The moment we step inside, I'm gobsmacked. If I thought the outside was impressive, the interior is like someone took every fantasy palace ever imagined and said, "Hold my mead." The ceiling soars so high that it might contain its own weather system, complete with constellations that spin and dance overhead like a living planetarium. Chandeliers that would make the Palace of Versailles look like cheap motel lighting cascade down like frozen waterfalls of crystal and starlight, each one probably worth more than the entire global economy.
Columns that look carved from captured moonbeams rise around us, their surfaces etched with runes that pulse with power. The floor beneath our feet is some otherworldly stone I've never seen before—darker than a midnight ocean but shot through with veins of living gold that seem to shift and flow. It's like walking on a moving river.
Tapestries hang between windows tall enough to park a Boeing 747 vertically, making me question everything I know about textile production. They ripple and move like they're alive, their scenes shifting and changing as we watch—probably telling the entire universe's history.

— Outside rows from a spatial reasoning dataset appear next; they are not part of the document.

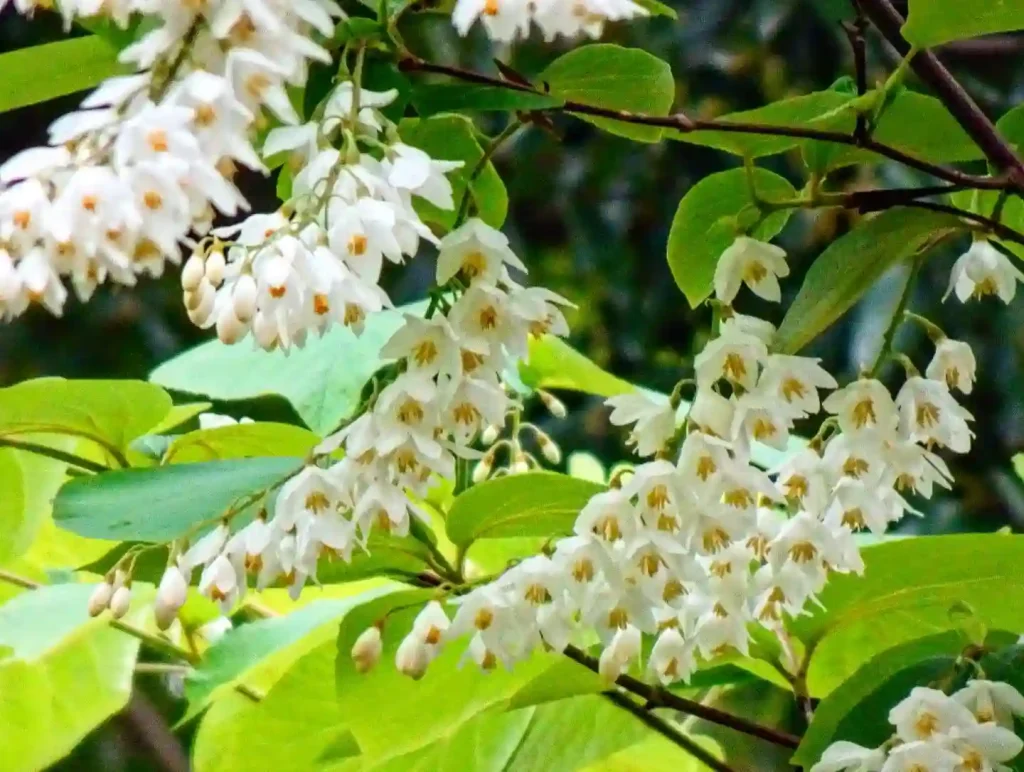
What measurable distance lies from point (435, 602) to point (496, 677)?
8cm

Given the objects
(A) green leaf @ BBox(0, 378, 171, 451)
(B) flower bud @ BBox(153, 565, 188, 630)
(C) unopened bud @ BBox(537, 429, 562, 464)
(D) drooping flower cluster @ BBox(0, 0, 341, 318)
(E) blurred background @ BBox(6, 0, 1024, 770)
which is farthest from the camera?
(E) blurred background @ BBox(6, 0, 1024, 770)

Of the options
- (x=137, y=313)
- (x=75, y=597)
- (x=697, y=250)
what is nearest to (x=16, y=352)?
(x=137, y=313)

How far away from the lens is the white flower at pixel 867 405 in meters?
0.48

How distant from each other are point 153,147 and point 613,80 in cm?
17

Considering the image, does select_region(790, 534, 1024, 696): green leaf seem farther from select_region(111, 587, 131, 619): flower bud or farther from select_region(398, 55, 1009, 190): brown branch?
select_region(111, 587, 131, 619): flower bud

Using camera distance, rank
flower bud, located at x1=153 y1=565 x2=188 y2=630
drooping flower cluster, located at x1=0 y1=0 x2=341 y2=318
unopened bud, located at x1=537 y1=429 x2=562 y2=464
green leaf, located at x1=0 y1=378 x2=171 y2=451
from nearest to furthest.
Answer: drooping flower cluster, located at x1=0 y1=0 x2=341 y2=318, flower bud, located at x1=153 y1=565 x2=188 y2=630, green leaf, located at x1=0 y1=378 x2=171 y2=451, unopened bud, located at x1=537 y1=429 x2=562 y2=464

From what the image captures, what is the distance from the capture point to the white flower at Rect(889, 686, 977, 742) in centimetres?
44

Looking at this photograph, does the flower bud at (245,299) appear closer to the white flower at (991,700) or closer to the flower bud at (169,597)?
the flower bud at (169,597)

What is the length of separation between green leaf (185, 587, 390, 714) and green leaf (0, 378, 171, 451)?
11cm

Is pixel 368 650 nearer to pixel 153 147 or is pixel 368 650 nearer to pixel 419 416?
pixel 419 416

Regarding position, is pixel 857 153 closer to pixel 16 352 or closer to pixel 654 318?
pixel 654 318

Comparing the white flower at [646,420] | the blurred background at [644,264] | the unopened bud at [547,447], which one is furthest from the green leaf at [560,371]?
the blurred background at [644,264]

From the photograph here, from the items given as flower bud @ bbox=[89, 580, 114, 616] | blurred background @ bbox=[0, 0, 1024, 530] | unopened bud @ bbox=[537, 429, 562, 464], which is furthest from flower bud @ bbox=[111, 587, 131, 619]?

The whole place screams, "Gods live here," in a way that makes my mortal brain want to curl up in a corner and contemplate its own insignificance. I mean, how do you even dust something like this? Is there a cleaning service? Do they have Roombas?
Great, now I'm imagining tiny Valkyries with feather dust—
"Welcome, dear ones."
I nearly give myself whiplash, spinning at the melodic voice like a kid caught doing something terrible. A woman stands there—though 'woman' seems inadequate to describe her. Her golden hair falls in gentle waves around a face that manages to be both fierce and kind, like a warrior queen who also bakes delicious cookies. Her eyes are summer-sky blue and seem to hold the wisdom of ages within their depths.
"You must be Danica," she says, her voice warm but with steel undertones—the perfect blend of maternal warmth and authority. Her gaze shifts to Rhyland, and a smile curves her perfect lips. "Rhyland, welcome back."